(DOCUMENT EXCERPT)
↓

Milwaukee M18 Fuel Hammer Drill Action

This test was followed by a 1-1/2″ spade bit in low speed. Well, in Hilti’s case, second to lowest speed. Again, this test gave us an idea of how smooth each drill would perform under load in a higher torque mode. There were no issues in getting each drill comfortably through this test. Between these two tests, Milwaukee’s M18 Fuel Hammer Drill delivered more vibration than the other two. We also noticed that Makita drilled slower under load, though we certainly wouldn’t classify it as slow performing.

↑

(EXERCISE TASK) In the hammer drill test excerpt, which drill produced more vibration than the other two over the two tests?

(EXTRACTED MATERIAL)

↓

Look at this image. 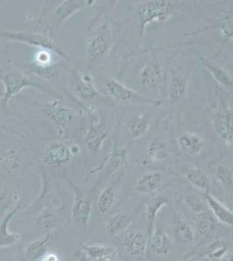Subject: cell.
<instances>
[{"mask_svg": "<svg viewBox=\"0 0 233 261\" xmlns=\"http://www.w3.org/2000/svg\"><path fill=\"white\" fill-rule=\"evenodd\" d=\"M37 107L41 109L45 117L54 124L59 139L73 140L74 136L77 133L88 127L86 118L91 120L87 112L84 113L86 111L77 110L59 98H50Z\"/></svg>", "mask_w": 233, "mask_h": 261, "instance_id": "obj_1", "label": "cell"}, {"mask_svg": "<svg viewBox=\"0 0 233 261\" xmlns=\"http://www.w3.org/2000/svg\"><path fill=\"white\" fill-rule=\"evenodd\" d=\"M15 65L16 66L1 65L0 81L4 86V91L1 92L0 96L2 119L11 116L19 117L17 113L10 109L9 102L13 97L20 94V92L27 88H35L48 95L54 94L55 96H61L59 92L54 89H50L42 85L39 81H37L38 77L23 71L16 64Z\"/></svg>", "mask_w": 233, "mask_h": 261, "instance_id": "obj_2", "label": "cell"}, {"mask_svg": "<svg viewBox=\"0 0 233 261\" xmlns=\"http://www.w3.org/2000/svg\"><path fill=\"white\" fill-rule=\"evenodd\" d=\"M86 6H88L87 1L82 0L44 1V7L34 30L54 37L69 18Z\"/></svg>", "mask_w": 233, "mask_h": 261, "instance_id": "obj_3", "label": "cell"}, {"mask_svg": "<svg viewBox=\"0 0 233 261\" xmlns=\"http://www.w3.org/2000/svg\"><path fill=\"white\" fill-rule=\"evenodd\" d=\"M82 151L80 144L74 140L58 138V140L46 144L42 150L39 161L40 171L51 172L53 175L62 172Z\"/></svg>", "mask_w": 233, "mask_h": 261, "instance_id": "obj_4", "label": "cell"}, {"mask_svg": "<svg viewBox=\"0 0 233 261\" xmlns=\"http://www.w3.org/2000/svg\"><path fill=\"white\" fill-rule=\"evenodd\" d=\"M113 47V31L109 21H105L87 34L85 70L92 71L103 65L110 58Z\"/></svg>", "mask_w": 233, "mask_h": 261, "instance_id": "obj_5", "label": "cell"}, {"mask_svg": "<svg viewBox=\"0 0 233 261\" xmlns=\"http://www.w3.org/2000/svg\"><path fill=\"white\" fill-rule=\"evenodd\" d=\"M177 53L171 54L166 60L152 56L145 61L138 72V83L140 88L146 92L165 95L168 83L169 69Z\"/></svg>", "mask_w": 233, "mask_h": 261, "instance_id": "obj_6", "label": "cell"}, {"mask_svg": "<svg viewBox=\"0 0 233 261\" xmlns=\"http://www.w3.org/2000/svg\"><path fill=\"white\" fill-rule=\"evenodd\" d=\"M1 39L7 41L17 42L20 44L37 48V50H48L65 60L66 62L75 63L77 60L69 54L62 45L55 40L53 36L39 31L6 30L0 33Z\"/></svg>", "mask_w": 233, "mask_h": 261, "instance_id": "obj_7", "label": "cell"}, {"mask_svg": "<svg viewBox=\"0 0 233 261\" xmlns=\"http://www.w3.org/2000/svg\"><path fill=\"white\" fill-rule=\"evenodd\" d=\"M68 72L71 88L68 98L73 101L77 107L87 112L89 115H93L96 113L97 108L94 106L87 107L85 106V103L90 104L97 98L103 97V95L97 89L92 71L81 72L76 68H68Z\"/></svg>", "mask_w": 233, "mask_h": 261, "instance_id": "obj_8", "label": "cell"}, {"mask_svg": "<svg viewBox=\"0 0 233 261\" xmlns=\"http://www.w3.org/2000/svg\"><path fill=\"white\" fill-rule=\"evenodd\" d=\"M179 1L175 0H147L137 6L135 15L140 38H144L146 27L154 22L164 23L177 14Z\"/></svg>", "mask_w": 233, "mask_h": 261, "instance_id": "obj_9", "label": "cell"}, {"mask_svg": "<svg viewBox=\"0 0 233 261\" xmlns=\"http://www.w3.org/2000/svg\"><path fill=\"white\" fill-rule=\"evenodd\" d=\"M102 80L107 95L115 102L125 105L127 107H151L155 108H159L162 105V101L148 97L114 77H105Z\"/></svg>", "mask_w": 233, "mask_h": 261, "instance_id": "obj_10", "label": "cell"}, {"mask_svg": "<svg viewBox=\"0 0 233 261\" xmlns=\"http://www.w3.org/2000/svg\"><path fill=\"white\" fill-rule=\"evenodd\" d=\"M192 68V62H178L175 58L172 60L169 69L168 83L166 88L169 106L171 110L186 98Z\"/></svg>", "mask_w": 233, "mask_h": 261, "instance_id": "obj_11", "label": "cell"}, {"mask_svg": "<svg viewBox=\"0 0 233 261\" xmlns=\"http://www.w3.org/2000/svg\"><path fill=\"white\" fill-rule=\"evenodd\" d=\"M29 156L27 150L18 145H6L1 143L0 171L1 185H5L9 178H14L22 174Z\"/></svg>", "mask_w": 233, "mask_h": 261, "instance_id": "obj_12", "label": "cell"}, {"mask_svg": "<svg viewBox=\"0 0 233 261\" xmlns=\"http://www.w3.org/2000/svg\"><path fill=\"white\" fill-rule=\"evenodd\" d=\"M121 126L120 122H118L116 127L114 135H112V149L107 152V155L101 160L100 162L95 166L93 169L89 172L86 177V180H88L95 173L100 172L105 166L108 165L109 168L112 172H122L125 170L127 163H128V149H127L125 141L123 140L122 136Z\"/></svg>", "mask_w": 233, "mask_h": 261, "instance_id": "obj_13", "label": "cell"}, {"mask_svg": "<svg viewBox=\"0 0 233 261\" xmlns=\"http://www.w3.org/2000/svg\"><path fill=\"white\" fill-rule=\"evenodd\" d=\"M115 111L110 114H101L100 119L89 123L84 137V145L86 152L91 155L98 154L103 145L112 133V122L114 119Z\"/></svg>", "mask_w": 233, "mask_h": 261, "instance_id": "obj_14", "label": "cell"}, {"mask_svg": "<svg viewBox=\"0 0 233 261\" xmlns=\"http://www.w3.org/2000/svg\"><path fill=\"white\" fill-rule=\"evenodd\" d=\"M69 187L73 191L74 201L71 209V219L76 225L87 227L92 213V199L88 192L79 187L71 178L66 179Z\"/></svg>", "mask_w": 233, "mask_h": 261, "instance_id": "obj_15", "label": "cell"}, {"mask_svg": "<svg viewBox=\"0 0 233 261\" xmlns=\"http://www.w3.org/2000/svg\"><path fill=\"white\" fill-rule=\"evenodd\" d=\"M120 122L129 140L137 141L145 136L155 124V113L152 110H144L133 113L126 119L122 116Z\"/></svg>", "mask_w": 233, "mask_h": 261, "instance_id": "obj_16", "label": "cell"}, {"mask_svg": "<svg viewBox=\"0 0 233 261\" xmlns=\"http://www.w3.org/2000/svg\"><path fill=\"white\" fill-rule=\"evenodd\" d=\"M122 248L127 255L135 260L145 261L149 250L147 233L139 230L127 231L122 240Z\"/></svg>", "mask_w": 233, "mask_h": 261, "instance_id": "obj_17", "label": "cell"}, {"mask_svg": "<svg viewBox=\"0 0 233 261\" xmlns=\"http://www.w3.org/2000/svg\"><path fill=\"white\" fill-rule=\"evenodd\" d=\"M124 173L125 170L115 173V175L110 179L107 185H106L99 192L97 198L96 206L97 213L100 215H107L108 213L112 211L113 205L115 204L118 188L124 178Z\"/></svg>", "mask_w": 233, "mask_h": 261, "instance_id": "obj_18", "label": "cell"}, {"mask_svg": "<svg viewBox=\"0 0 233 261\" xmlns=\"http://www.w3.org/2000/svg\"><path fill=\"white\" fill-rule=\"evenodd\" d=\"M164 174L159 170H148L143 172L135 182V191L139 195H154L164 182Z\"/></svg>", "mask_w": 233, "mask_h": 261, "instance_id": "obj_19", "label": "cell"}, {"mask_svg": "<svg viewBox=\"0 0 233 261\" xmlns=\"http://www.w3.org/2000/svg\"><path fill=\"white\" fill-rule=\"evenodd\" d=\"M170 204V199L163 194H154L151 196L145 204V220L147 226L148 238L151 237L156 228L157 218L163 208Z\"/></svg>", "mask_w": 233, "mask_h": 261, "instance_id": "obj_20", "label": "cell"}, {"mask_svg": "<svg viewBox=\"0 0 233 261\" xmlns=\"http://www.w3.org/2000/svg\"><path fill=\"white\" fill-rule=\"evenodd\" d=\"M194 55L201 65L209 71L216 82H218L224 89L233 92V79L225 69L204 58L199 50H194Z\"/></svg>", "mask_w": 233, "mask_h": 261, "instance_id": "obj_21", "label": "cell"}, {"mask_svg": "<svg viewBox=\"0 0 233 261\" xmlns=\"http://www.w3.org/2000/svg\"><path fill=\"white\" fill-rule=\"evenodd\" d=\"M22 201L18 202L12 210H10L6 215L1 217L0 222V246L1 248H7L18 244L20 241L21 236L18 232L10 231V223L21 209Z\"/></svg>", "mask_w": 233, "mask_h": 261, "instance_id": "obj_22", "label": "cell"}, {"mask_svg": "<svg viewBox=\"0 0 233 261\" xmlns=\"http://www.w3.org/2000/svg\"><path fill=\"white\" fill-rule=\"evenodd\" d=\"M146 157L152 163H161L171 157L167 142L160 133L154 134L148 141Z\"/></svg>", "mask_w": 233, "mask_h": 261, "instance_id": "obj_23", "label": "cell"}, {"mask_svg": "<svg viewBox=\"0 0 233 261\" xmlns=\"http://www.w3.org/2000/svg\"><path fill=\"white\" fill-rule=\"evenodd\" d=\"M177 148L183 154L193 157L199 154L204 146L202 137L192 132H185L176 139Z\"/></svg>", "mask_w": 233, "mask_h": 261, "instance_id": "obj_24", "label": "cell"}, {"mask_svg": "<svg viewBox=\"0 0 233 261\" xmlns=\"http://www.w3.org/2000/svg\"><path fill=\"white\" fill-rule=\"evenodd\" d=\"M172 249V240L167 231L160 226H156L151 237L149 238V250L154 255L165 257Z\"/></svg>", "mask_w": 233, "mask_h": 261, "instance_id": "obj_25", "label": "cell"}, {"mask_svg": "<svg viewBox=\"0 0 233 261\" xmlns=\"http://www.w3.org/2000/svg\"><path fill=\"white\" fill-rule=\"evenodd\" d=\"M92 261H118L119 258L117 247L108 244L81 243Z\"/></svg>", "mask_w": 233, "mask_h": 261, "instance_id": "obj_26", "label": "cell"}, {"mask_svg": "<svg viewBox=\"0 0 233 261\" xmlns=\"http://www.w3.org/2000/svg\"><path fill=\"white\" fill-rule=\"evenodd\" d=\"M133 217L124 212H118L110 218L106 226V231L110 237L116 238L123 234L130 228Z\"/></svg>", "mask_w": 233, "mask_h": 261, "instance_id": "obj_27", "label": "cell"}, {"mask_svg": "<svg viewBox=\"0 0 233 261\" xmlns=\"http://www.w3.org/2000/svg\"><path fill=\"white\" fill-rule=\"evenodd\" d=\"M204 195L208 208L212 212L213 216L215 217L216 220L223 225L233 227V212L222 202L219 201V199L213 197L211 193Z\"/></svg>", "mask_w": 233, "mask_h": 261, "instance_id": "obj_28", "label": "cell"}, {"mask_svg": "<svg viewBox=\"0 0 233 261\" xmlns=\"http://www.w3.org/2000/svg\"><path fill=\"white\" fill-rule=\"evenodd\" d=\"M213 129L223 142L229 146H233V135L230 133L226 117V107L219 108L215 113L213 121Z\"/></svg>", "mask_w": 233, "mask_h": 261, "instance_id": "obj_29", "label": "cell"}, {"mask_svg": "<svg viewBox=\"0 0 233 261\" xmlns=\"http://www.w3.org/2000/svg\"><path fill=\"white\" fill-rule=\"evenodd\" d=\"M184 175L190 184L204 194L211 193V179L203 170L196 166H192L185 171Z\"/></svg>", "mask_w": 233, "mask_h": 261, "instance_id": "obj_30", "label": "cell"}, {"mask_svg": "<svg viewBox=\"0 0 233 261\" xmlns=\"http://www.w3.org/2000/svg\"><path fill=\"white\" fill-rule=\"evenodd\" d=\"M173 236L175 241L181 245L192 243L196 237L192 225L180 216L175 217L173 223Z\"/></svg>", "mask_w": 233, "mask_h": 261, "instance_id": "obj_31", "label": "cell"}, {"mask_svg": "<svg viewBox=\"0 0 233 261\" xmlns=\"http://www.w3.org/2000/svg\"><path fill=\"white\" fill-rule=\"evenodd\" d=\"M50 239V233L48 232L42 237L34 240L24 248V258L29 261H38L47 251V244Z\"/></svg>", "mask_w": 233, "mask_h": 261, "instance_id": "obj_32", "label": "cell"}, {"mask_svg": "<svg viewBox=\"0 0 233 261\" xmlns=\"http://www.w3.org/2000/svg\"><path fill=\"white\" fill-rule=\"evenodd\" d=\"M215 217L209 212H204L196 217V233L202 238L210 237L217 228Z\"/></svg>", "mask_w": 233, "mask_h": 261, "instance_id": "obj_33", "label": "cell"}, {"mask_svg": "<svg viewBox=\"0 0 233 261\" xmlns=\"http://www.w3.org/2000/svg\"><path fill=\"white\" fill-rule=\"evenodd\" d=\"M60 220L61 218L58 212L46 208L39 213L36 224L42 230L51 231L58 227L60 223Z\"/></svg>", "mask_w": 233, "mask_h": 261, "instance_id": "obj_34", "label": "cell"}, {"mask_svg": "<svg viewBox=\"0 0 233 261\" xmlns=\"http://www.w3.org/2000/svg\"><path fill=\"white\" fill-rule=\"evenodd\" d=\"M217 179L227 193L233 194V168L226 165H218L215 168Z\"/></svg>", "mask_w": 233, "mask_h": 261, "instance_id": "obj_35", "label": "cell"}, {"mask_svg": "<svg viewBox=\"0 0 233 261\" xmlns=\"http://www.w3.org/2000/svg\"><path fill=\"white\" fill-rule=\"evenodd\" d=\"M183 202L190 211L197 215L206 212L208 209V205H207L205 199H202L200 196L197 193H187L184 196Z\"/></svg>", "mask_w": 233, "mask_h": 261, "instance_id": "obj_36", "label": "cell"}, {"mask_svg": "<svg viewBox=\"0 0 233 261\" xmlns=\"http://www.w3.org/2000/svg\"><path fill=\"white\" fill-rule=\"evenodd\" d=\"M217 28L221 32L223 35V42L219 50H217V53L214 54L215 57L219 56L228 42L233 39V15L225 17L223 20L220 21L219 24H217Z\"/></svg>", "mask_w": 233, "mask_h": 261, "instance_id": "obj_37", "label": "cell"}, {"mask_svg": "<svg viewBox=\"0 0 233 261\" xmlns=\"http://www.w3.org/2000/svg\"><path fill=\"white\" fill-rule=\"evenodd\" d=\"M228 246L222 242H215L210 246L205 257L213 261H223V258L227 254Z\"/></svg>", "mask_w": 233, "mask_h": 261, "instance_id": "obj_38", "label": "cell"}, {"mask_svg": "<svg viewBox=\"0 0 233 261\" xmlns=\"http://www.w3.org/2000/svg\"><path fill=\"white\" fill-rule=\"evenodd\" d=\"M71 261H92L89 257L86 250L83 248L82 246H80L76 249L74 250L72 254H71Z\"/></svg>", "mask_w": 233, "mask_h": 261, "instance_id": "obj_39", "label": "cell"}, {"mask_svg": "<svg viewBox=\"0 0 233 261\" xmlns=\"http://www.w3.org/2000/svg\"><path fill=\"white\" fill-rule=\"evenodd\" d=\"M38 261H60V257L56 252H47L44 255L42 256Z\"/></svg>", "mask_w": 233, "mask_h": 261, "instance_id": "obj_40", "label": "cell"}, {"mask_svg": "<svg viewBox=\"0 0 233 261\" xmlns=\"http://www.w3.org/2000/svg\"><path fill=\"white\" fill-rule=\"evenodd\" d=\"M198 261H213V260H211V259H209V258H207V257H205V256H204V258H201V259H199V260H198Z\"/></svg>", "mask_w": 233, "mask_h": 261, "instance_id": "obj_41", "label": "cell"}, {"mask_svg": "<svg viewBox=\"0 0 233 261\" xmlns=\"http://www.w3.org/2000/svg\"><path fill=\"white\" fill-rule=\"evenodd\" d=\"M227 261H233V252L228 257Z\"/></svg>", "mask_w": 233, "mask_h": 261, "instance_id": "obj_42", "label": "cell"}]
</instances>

↑
↓

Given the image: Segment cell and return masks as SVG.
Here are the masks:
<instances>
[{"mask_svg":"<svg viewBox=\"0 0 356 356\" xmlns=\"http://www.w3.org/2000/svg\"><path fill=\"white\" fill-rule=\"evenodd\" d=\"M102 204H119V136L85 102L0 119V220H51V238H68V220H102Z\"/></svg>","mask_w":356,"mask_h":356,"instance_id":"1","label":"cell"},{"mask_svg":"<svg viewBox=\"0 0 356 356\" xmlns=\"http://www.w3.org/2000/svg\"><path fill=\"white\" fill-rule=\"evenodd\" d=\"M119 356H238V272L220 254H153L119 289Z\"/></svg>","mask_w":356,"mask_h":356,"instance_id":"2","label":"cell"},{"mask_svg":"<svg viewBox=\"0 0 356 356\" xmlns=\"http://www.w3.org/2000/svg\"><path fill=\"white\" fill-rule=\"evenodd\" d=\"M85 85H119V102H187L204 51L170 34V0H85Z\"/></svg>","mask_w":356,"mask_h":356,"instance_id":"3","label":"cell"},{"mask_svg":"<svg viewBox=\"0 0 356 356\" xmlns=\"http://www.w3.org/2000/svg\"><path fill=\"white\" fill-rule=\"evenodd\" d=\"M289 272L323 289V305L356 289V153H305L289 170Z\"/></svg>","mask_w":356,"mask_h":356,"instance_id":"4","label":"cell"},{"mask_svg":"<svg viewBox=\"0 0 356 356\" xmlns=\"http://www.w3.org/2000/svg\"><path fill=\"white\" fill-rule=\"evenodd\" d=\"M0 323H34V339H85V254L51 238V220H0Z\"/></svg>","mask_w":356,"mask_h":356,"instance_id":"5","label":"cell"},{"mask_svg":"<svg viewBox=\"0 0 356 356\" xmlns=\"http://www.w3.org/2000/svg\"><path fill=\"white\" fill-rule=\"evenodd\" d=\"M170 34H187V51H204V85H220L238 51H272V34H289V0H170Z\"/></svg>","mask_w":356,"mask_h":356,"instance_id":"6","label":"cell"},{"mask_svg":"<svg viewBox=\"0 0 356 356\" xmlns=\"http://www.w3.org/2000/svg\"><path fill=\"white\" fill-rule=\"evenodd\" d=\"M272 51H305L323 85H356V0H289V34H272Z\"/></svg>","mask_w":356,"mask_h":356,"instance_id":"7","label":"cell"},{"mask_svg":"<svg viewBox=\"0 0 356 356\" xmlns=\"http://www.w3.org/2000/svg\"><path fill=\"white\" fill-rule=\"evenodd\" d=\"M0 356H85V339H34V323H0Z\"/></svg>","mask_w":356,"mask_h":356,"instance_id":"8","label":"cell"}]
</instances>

↑

(WRITTEN REPLY) Milwaukee's M18 Fuel Hammer Drill.